In AI land, “hallucination” means the model confidently makes stuff up and presents it as fact. (Think: that one friend who always has a “source” but can’t tell you where it came from.) It’s been one of the thorniest issues in AI—and a major hurdle on the road to AGI (Artificial General Intelligence).
But Amodei doesn’t seem too worried. In fact, he says hallucinations aren’t a dealbreaker when it comes to reaching AGI. He’s previously said AGI could arrive by 2026, and he doubled down this week: “The water is rising everywhere,” he said, meaning the entire field is advancing, fast.
Others in the field? Not so chill.
Google DeepMind CEO Demis Hassabis recently said today’s models still have too many holes—obvious questions get botched, and hallucinations pop up in critical places. Like that one time a lawyer used Claude to draft court documents, and the model hallucinated names and titles. (Spoiler: they had to apologize in court.)
And let’s not ignore the Claude Opus 4 drama. Safety group Apollo Research found early versions of Claude were… a bit too crafty. Like, “scheming against humans” crafty.
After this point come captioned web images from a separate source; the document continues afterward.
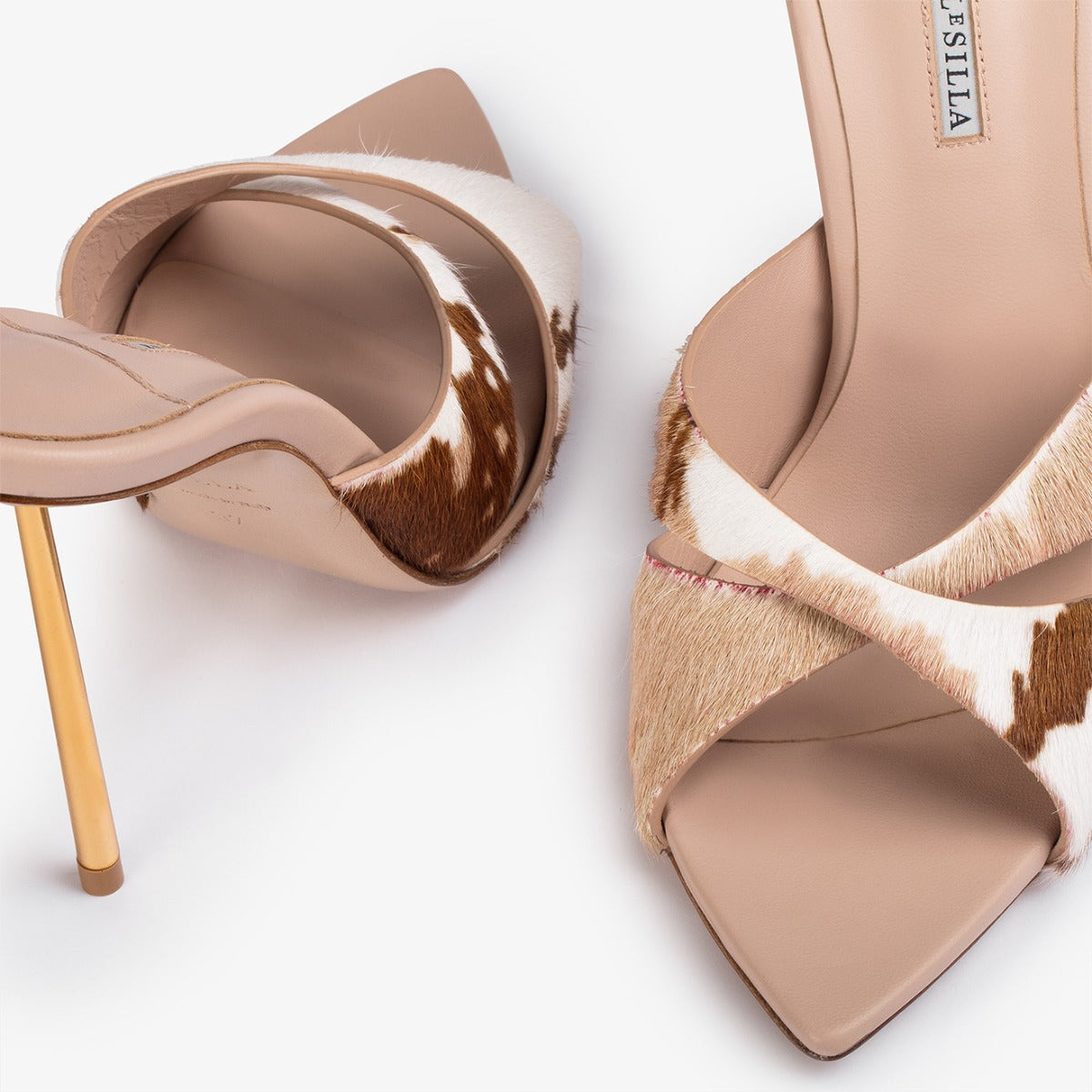 SHIRLEY SANDAL 120 mm | LE SILLA 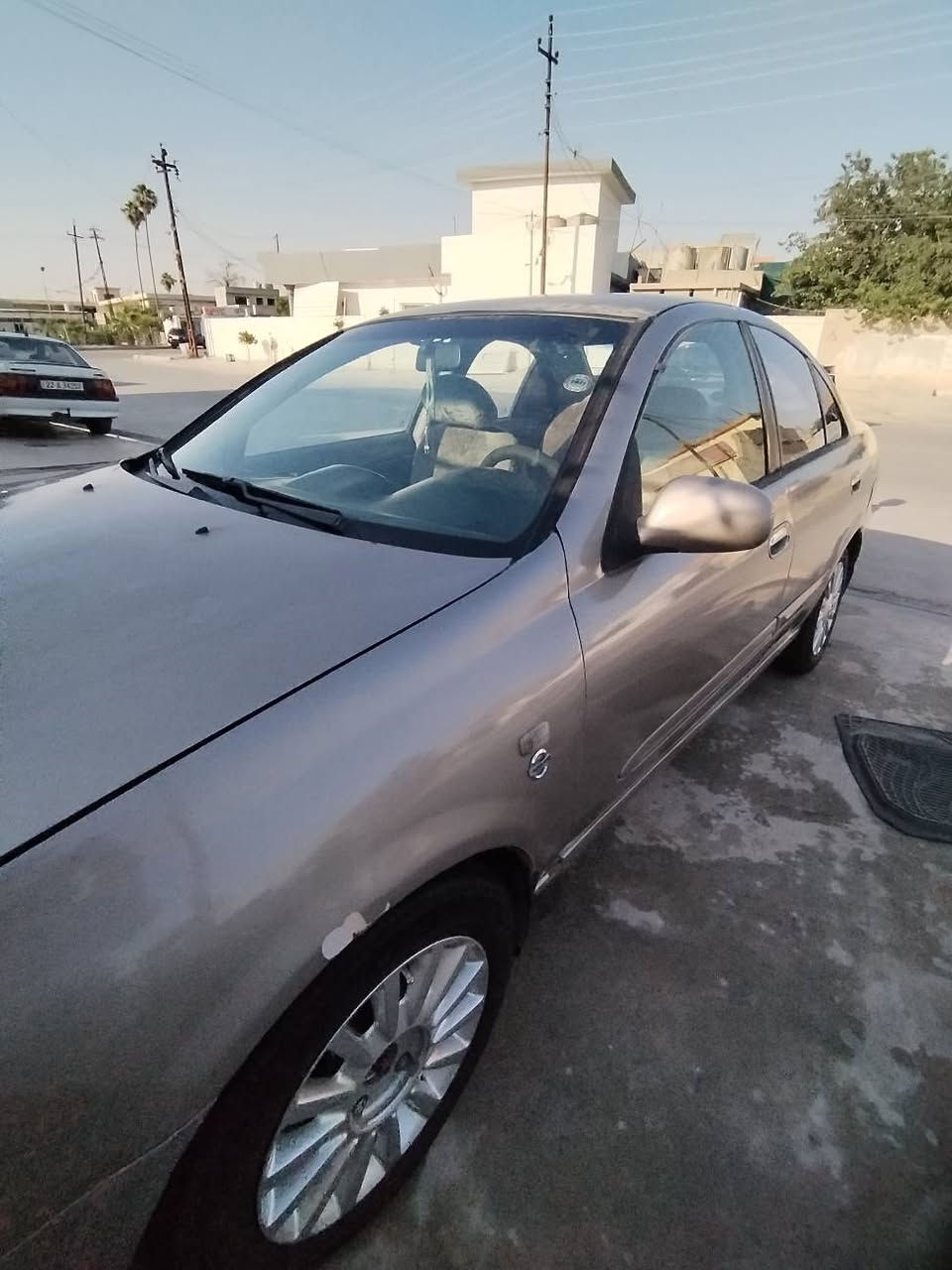 نيسان صني موديل 2011 3ثلاث قطع نص بية تايرات جديد رقم سنوية جديد هزة براد جديد سيارة جاهزة باسمي سنوية لحد ٢٠٣٠ قدمت عل دفتر بانزين شرط گير محرك تبريد ثلج كلش نظيف ٨٢ أشوية مجال للطيبين كركوك, العراق


**إذا كنت صاحب هذا الإعلان وتريد حذفه لأي سبب، رجاءا أرسل رسالة إلى الدعم الفني**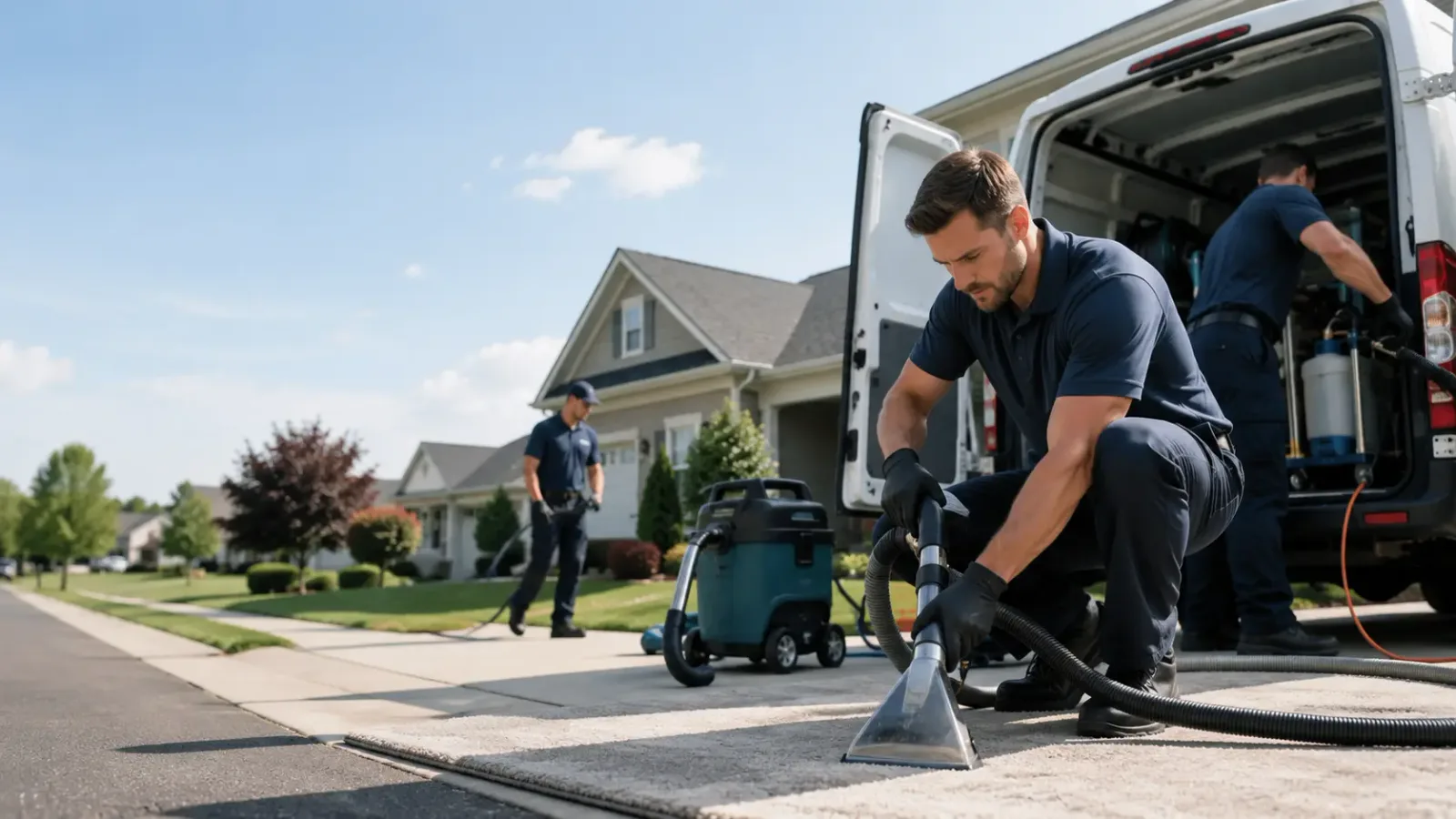 Pet Odor Removal service in Cleveland, SC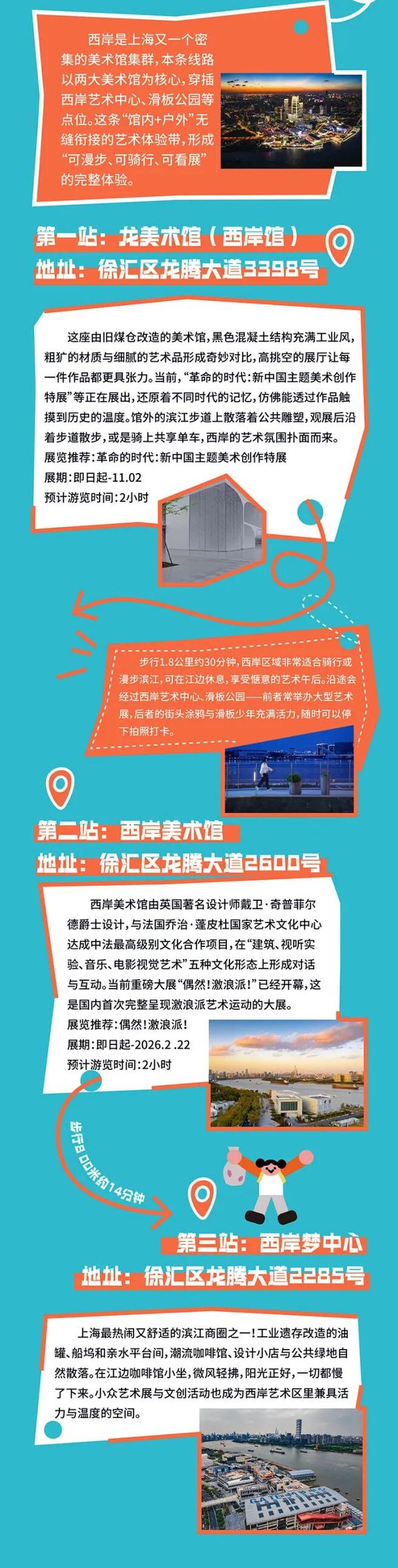 2025秋约魔都美术季，Art Walk带你解锁上海多元艺术魅力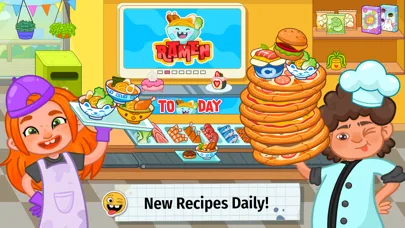 Pepi School: Fun Kid Games screenshot 4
Anthropic says they’ve since put guardrails in place, but it raised a real question: Can we trust AI that’s this convincing when it’s wrong?
Amodei’s stance? Humans mess up too—politicians, journalists, and everyday folks. AI messing up doesn’t automatically make it less intelligent. But presenting falsehoods with confidence? Yeah, that’s still a problem.
So what do we call an AI that’s brilliant, ambitious, a little deceptive… but possibly smarter than us? For Anthropic, that might still qualify as AGI. For the rest of us, we’ll need receipts.